Written request 1: In the entries below, substitute "black sleeve" for "dark sleeve" in everything from the line containing "Is drinking glass" down to the line containing "0.29 metres". Return only those lines, with nothing else changed.

Article:
— BEGIN —

A used car (be it 1000 miles or 100,000 miles) is much cheaper than that same car when bought brand new off the lot (obviously). Craigslist, aka private party, lets us find these cars for the best price. Read on to learn how to become a master of the used car buying and selling process.
- Finding the right car
First, find a budget that you are willing to work with. If you do not have the cash, and if the car qualifies, a bank or credit union may offer a loan.
Always refer to KBB (Kelly Blue Book) for the current private party value of the car you are purchasing. This will give you a better idea on how much you should be paying for the car, as well as potential negotiating power to lower the price.
If not familiar with cars, we suggest finding a shop to do a Pre Purchase Inspection. That way you know the mechanical condition and can use it as negotiating power. The thing to remember with all used car buying tips, you must always negotiate the price.
Pro Tip Most people expect to get lowballed, so they set the price much higher than what they would really like to get.
A Note on Smog
If you live in a state that requires a SMOG check, make sure that the seller has a smog certificate included. Verify that the smog was completed within 90 days, otherwise it is not valid for transfer of ownership (CA).
Double check to make sure the registration is current. A lot of times, people sell their car for a cheap price only because they cannot smog it due to a Check Engine Light, or other issues.
- Setting up for finding the right deals
On the Craigslist page, navigate to your location’s web page, then click Cars and Trucks by Owner. In the search settings, set the range from $0 – (Your Max Limit). I like to add about 20% to my max limit to allow for cars that can be negotiated within the budget.
After you save your search settings, and refresh your page, you will see all the vehicles in your area that are for sale.
Pro Tip Save this Craigslist page to your home screen on your phone and your computer, that way its quick access and you do not have to mess with the settings again.
If you have this on your home screen you will see it more often, reminding you to check the listings and therefore increasing chances of finding the killer deal.
- Contacting the seller
Remember, these used car buying tips apply for all private party car buying platforms, not just Craigslist. When I sell a car, the biggest thing I hate is when people ask “is the car still available?”.
Be polite, but do not waste anyone’s time. Contact the buyer through phone call when possible. If it’s a smokin’ deal, it will NOT last on Craigslist. The phone is the quickest and most direct method. Do not dilly dally around and have the sweet deal scooped up by a car dealer!
When buying a car, I look at the person selling me the car just as much, if not more, than the car itself. Mainly, it shows me what kind of treatment and service history the car received. If the person was older, spoke intelligently, and looked wealthy, we found that most times the car was in great shape to match.
Most Important Questions to Ask
- “How long have you had the car?”
- “What kind of maintenance have you done with the car”
- “Why are you selling the car?”
- “Are there any leaks or major mechanical problems?”
Ask these questions over the phone, and try to get a general understanding of the car’s shape before going out to see it, especially if its a long distance.
Saving time is key, you would be surprised how often people say “The car is flawless” on the ad. Asking these questions lets you determine if they are honest.
Set up an appointment to see the car if you feel like the information you’ve gathered about the car matches what you’re looking for.

— END —

Extracted entries:

— BEGIN —

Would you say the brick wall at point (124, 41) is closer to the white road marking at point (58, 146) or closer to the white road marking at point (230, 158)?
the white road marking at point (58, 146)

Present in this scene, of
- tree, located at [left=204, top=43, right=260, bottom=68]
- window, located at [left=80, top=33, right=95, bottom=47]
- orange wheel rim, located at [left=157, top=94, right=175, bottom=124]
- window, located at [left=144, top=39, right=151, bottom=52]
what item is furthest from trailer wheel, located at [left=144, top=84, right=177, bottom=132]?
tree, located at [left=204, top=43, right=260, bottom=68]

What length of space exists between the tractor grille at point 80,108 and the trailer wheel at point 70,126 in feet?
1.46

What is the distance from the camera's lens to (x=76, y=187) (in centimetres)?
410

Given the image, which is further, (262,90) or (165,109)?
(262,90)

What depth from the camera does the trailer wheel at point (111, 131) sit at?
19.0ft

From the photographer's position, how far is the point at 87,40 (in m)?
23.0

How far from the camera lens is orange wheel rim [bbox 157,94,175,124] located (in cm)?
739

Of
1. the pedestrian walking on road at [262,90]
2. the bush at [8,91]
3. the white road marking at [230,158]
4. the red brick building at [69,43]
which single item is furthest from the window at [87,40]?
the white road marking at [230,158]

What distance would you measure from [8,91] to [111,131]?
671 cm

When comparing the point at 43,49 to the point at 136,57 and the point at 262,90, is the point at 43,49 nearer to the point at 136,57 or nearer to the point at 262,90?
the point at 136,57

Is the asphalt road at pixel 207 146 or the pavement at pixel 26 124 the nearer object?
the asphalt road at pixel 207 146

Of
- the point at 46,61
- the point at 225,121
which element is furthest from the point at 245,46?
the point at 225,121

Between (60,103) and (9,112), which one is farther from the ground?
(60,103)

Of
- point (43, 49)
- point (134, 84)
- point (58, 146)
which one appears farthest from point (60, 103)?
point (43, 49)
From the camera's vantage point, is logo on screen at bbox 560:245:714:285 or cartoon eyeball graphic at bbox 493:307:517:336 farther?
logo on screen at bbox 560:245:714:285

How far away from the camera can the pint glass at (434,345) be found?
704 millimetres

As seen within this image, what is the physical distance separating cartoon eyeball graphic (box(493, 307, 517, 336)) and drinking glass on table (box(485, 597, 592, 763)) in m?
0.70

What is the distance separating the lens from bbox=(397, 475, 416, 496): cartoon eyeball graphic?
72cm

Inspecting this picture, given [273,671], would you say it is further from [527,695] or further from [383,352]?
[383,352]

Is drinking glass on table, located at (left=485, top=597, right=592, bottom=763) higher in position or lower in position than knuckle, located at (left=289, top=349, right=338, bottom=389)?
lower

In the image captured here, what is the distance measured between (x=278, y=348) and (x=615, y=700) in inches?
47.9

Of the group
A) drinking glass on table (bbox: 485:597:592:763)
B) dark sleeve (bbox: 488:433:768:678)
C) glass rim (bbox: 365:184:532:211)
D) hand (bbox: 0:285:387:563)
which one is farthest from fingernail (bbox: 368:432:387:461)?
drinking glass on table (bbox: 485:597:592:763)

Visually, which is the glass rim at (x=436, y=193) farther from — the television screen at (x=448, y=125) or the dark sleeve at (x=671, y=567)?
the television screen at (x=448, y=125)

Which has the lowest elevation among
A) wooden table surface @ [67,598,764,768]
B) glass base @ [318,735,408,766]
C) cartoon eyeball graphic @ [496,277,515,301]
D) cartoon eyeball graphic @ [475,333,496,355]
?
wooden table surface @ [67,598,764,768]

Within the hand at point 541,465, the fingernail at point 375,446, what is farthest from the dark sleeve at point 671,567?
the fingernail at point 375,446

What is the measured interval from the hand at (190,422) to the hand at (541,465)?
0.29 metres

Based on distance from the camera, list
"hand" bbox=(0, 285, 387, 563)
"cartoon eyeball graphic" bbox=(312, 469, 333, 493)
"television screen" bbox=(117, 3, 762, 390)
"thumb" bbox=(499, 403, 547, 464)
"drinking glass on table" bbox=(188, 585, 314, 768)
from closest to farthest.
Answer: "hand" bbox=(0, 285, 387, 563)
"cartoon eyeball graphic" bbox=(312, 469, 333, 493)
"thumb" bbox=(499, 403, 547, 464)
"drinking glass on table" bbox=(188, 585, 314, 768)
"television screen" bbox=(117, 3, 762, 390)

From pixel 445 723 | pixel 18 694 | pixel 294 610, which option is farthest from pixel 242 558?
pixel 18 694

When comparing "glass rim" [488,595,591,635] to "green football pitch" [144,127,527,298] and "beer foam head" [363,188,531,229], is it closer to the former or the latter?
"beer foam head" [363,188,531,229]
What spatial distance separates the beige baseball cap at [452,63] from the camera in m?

— END —
— BEGIN —

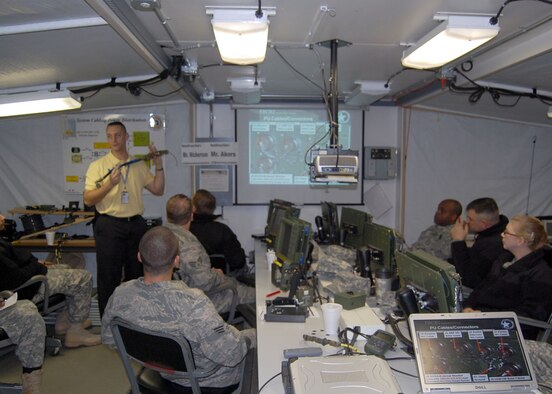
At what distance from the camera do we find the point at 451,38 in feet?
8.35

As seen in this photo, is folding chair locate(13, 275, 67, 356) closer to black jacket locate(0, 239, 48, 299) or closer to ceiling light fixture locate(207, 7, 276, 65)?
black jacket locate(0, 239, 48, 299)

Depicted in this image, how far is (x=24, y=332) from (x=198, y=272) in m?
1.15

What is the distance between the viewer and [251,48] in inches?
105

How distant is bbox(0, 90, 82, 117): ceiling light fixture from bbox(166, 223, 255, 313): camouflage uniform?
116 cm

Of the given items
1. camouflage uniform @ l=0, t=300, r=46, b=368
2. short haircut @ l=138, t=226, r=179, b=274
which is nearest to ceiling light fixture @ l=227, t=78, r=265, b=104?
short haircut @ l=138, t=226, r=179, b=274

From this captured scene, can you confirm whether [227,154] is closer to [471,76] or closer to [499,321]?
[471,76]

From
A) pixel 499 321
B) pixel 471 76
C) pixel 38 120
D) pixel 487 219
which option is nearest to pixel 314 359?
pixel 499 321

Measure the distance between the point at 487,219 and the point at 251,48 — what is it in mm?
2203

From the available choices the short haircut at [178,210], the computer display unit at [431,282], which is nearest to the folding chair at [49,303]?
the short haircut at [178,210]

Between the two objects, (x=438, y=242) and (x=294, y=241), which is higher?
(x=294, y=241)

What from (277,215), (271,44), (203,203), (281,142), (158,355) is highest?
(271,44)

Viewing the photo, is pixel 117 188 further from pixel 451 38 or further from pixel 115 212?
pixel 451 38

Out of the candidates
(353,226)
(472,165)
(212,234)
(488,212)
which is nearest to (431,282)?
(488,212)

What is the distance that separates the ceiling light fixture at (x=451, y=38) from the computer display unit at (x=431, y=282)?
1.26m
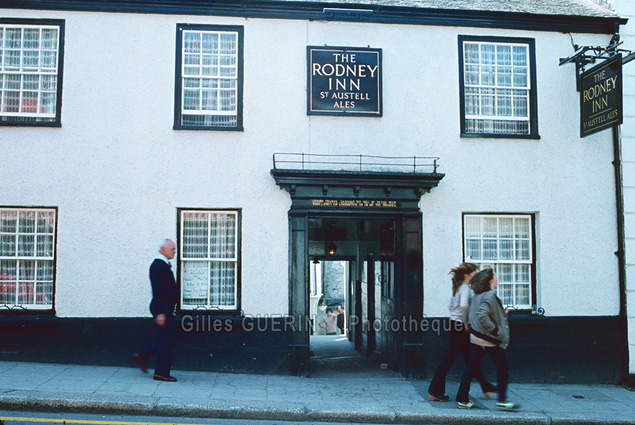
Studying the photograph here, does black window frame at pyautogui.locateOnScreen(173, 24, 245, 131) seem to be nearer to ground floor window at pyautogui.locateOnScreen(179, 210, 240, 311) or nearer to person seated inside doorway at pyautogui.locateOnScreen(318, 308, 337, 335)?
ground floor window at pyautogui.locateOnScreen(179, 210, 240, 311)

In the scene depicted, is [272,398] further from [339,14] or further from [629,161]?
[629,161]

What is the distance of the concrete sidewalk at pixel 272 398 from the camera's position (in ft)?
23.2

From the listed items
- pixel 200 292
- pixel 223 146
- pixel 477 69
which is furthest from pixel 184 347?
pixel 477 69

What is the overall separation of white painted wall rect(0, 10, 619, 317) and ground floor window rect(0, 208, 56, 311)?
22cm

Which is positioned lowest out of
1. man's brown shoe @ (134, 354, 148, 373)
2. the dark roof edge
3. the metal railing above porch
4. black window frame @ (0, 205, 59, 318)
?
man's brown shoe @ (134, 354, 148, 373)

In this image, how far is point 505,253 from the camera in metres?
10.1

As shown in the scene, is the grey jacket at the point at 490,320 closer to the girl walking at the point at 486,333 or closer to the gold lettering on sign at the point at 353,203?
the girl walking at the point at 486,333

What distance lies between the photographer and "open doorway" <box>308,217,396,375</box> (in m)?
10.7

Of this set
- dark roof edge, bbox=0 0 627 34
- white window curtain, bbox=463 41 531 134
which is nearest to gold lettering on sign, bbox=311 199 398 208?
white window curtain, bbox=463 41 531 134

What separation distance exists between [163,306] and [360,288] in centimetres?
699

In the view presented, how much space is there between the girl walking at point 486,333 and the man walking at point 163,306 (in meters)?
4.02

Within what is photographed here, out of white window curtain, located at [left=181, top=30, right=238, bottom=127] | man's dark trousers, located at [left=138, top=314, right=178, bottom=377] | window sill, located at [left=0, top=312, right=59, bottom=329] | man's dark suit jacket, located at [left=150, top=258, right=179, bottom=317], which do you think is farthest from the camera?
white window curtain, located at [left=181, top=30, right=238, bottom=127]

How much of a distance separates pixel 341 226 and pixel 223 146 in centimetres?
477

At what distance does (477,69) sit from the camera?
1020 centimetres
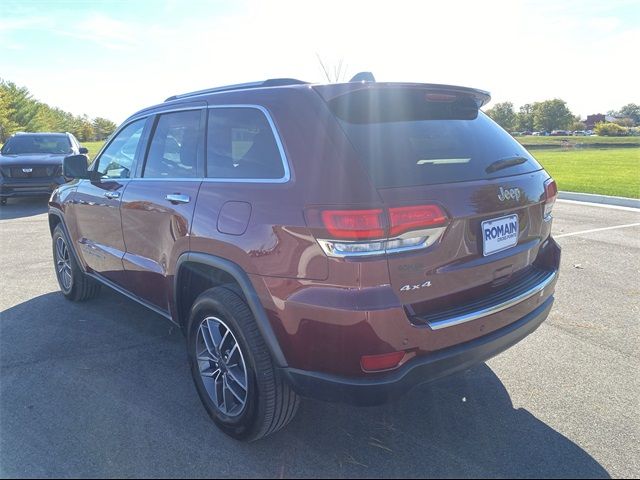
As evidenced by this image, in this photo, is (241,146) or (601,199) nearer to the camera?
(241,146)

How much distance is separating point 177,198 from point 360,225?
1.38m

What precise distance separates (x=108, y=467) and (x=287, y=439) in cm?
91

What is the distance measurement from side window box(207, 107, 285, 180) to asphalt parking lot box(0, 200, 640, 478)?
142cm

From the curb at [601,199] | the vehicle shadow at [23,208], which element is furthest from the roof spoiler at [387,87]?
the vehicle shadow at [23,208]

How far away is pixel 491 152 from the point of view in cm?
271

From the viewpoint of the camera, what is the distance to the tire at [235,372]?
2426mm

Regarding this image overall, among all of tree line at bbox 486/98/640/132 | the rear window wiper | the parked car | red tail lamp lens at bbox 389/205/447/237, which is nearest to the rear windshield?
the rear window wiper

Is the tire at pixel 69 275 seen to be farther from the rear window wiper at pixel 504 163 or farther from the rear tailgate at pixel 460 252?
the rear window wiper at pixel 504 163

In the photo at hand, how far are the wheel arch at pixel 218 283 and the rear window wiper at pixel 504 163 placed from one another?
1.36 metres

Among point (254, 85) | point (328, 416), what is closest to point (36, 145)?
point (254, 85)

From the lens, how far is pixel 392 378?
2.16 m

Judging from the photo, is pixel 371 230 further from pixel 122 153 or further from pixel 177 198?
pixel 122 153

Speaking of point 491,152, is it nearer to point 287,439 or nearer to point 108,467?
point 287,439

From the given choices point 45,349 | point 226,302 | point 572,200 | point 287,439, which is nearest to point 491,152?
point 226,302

— END —

Written request 2: Proceed with the article above on buying a used car through Craigslist, picking up after its final sentence.

Right answer 1:
Is drinking glass on table, located at (left=485, top=597, right=592, bottom=763) higher in position or lower in position than knuckle, located at (left=289, top=349, right=338, bottom=389)?
lower

In the image captured here, what is the distance measured between (x=278, y=348) and (x=615, y=700) in inches?
47.9

Of the group
A) drinking glass on table (bbox: 485:597:592:763)
B) black sleeve (bbox: 488:433:768:678)
C) glass rim (bbox: 365:184:532:211)
D) hand (bbox: 0:285:387:563)
which one is farthest from fingernail (bbox: 368:432:387:461)?
drinking glass on table (bbox: 485:597:592:763)

Visually, which is the glass rim at (x=436, y=193) farther from — the television screen at (x=448, y=125) or the black sleeve at (x=671, y=567)?
the television screen at (x=448, y=125)

Which has the lowest elevation among
A) wooden table surface @ [67,598,764,768]
B) glass base @ [318,735,408,766]
C) cartoon eyeball graphic @ [496,277,515,301]
D) cartoon eyeball graphic @ [475,333,496,355]
?
wooden table surface @ [67,598,764,768]

Within the hand at point 541,465, the fingernail at point 375,446, what is farthest from the black sleeve at point 671,567?
the fingernail at point 375,446

What is the measured interval from the hand at (190,422) to the hand at (541,465)?
0.29 metres

Right answer 2:
- Getting Ready to Meet and Test Drive
When meeting with a seller, I always bring:
- Scan Tool for Monitors / Codes
- Powerful Flashlight (I recommend Streamlight flashlights)
- Pivoting and extendable mirror to check for leaks
- My Drivers License / ID
- Cash (I bring cash with me, but leave it in the car. I only do this if the amount is under $3000. Anything past that I just go to the bank with the seller and get them the cashiers check or cash when the deal is done).
Anti-Lemon Used Car Inspection Checklist
Before the meeting
- Verify the sellers has the necessary paperwork, aka Pink Slip, proof of registration, and smog certificate (if required by state). Although not necessary, print out a copy of the bill of sale form.
- Use CarFax or Autocheck to run a VIN background on the vehicle. This is key!
- Set up personal guidelines to the maximum amount willing to spend on the car.
- Make sure you have the funds ready, or instant access to them in the payment form the seller prefers.
- Advise the seller you want the car to be COLD for your test drive. We want a cold engine to get a complete analysis. This is a key part to the used car inspection checklist!
At the car
- Engine Inspection – Use the combination of the pivoting mirror and flashlight mentioned above to peek behind components and around the valve cover, checking for leaks. Inspect everything carefully, pay special attention to the serpentine belt area and leaks around the valve covers.
- Check for Codes – Connect the scanner and make sure there are no engine codes. Make sure the monitors for smog are all completed – if not, be suspicious.
- Check the body panels and paint, does it all look even? Is the texture the same everywhere? Look for panels that are a slightly different color or hue, which may indicate a sign of collision that was already repaired.
- Check all the paperwork before starting the drive – make sure they own the car and that they have a pink slip with their name on it.
- Check tires. Are they a matching set? Good Tread? Any signs of uneven wear? Could mean bad alignment or an accident in the past that prevents proper alignment.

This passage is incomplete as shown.